**O que fazer**.
(A) Reproduza o trecho sobre o papa Francisco de "(Foto: Página/12) |" a "perder a oportunidade.", trocando "êxito" por "sucesso".
(B) Reescreva de forma mais concisa o parágrafo do texto sobre o papa Francisco que começa com "O papa Francisco transmite imagem", mantendo os fatos principais.
(C) Diga se cada afirmação a seguir está de acordo com o texto sobre o papa Francisco, respondendo sim ou não e citando as palavras exatas do texto que decidem a questão: (i) o encontro com os jovens em Cuba é citado como ocasião de que o papa se orgulha de sua espontaneidade; (ii) segundo o texto, alguns gestos do papa ficam por conta do acaso; (iii) Jaime Ortega deu a entrevista mencionada a um jornal argentino.

____ Trecho do texto

(Foto: Página/12) |
Cada passo está previsto,
calculado e meditado. Tem consciência de que todos os olhos estão postos nele e
que isso acrescenta as possibilidades de êxito no que se proponha. Não está
disposto a perder a oportunidade.
Por Washington
Uranga (jornalista uruguaio vivendo na Argentina) – no jornal argentino Página/12, edição impressa de
22/09/2015
O papa
Francisco transmite imagem de espontaneidade em cada um de seus gestos. Também
se ufana disso, como o fez agora em Cuba especialmente durante o encontro com
os religiosos e religiosas e com os jovens. Nas reuniões com as autoridades ele
é visto bem à vontade e alegre. Mas seria um erro confundir tudo isso com
improvisação. Bergoglio é um homem sumamente inteligente que pensa cada
movimento como um hábil jogador de xadrez. Nada está a depender do acaso. Tampouco
os gestos, as palavras e até os silêncios. A isso se agrega, como parte
fundamental da estratégia, a discreção em torno de cada movimiento. Tal
como admitiu o cardeal cubano Jaime
Ortega numa entrevista concedida à televisão cubana, este também é um
ingrediente “que lhe permite alcançar os objetivos” a que se propõe.

________
____ Registros apresentados

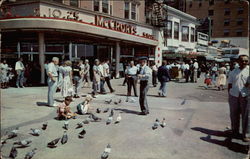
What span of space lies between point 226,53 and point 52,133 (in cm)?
4629

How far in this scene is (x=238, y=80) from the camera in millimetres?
4980

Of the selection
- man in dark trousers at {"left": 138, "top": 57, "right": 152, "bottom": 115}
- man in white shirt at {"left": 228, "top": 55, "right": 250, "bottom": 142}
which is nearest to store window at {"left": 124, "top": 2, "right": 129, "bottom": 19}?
man in dark trousers at {"left": 138, "top": 57, "right": 152, "bottom": 115}

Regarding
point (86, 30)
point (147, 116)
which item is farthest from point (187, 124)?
point (86, 30)

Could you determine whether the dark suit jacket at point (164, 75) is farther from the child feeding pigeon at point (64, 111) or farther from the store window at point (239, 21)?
the store window at point (239, 21)

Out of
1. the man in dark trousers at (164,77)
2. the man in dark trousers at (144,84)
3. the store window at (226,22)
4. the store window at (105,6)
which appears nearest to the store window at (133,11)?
the store window at (105,6)

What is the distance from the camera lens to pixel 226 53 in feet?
146

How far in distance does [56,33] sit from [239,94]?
1291 cm

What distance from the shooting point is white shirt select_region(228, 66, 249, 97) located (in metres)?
4.88

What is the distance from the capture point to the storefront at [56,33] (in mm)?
13250

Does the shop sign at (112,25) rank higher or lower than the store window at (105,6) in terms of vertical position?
lower

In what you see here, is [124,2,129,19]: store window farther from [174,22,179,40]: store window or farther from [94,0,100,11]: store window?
[174,22,179,40]: store window

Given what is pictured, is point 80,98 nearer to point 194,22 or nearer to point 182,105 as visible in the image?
point 182,105

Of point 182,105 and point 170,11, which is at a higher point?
point 170,11

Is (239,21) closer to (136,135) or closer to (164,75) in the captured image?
(164,75)
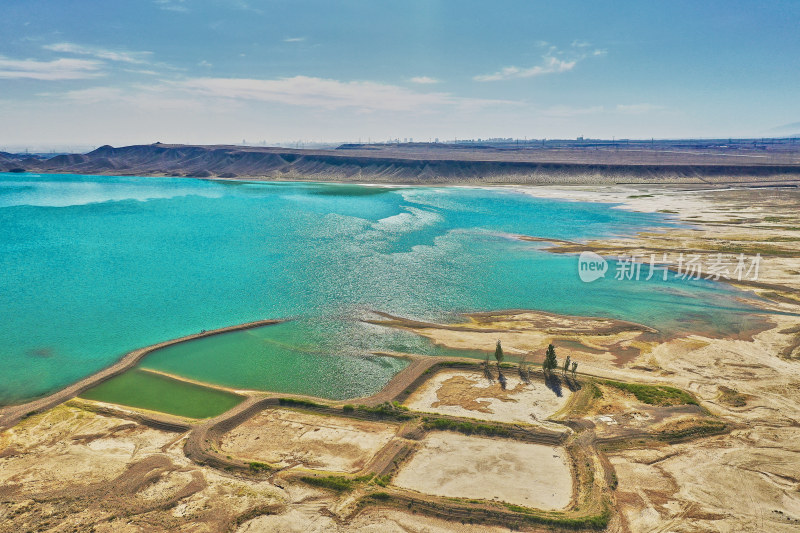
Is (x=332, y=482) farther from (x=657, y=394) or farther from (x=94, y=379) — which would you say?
(x=657, y=394)

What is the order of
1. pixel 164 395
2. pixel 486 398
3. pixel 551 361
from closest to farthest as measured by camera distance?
pixel 486 398 → pixel 164 395 → pixel 551 361

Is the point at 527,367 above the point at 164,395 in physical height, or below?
above

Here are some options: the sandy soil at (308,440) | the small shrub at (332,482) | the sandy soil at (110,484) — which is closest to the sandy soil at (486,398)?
the sandy soil at (308,440)

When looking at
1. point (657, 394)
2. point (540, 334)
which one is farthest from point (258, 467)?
point (540, 334)

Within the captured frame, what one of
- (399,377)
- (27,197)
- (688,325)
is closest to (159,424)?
(399,377)

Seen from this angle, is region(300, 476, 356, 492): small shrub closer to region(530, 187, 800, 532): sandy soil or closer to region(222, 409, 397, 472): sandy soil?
region(222, 409, 397, 472): sandy soil

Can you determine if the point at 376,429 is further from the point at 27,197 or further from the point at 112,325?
the point at 27,197

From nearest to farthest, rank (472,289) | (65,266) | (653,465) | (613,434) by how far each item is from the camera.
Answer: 1. (653,465)
2. (613,434)
3. (472,289)
4. (65,266)
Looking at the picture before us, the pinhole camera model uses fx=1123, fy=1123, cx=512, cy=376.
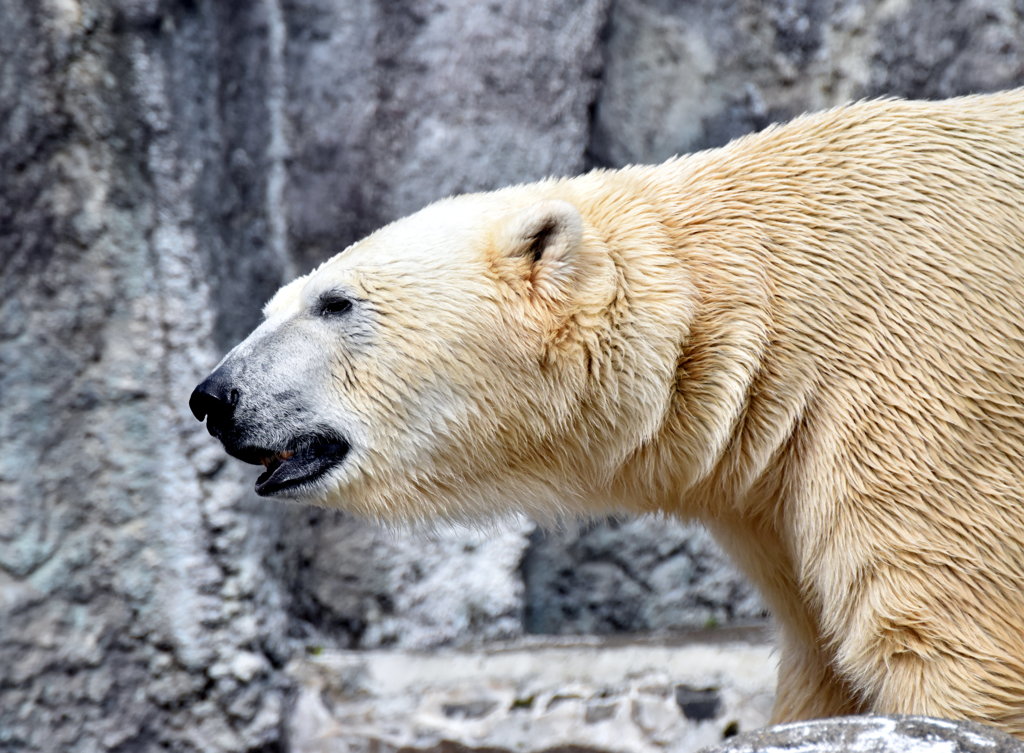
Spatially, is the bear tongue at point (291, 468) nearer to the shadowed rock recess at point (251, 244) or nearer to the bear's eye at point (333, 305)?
the bear's eye at point (333, 305)

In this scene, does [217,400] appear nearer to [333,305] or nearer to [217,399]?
[217,399]

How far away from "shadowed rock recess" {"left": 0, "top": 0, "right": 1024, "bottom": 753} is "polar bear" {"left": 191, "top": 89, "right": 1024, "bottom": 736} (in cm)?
125

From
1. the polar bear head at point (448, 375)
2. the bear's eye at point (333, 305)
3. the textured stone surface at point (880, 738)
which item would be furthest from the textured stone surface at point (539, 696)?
the bear's eye at point (333, 305)

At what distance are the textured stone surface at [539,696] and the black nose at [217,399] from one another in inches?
60.8

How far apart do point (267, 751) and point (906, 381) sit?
2511 mm

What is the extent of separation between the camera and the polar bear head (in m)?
2.19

________

**Resultados por tarefa**.
(A)
(Foto: Página/12) |
Cada passo está previsto,
calculado e meditado. Tem consciência de que todos os olhos estão postos nele e
que isso acrescenta as possibilidades de sucesso no que se proponha. Não está
disposto a perder a oportunidade.

(B) O papa Francisco passa uma imagem de espontaneidade e se orgulha disso, como fez em Cuba, sobretudo nos encontros com religiosos, religiosas e jovens. Diante das autoridades, mostra-se à vontade e alegre. Isso, porém, não é improvisação. Bergoglio é muito inteligente e calcula cada movimento como um hábil enxadrista, sem deixar nada ao acaso, nem gestos, palavras ou silêncios. A discrição é parte fundamental dessa estratégia. Segundo o cardeal cubano Jaime Ortega, em entrevista à televisão cubana, ela permite ao papa alcançar seus objetivos.

(C)
(i) Sim: "se ufana disso, como o fez agora em Cuba especialmente durante o encontro com os religiosos e religiosas e com os jovens".
(ii) Não: "Nada está a depender do acaso. Tampouco os gestos, as palavras e até os silêncios."
(iii) Não: "numa entrevista concedida à televisão cubana".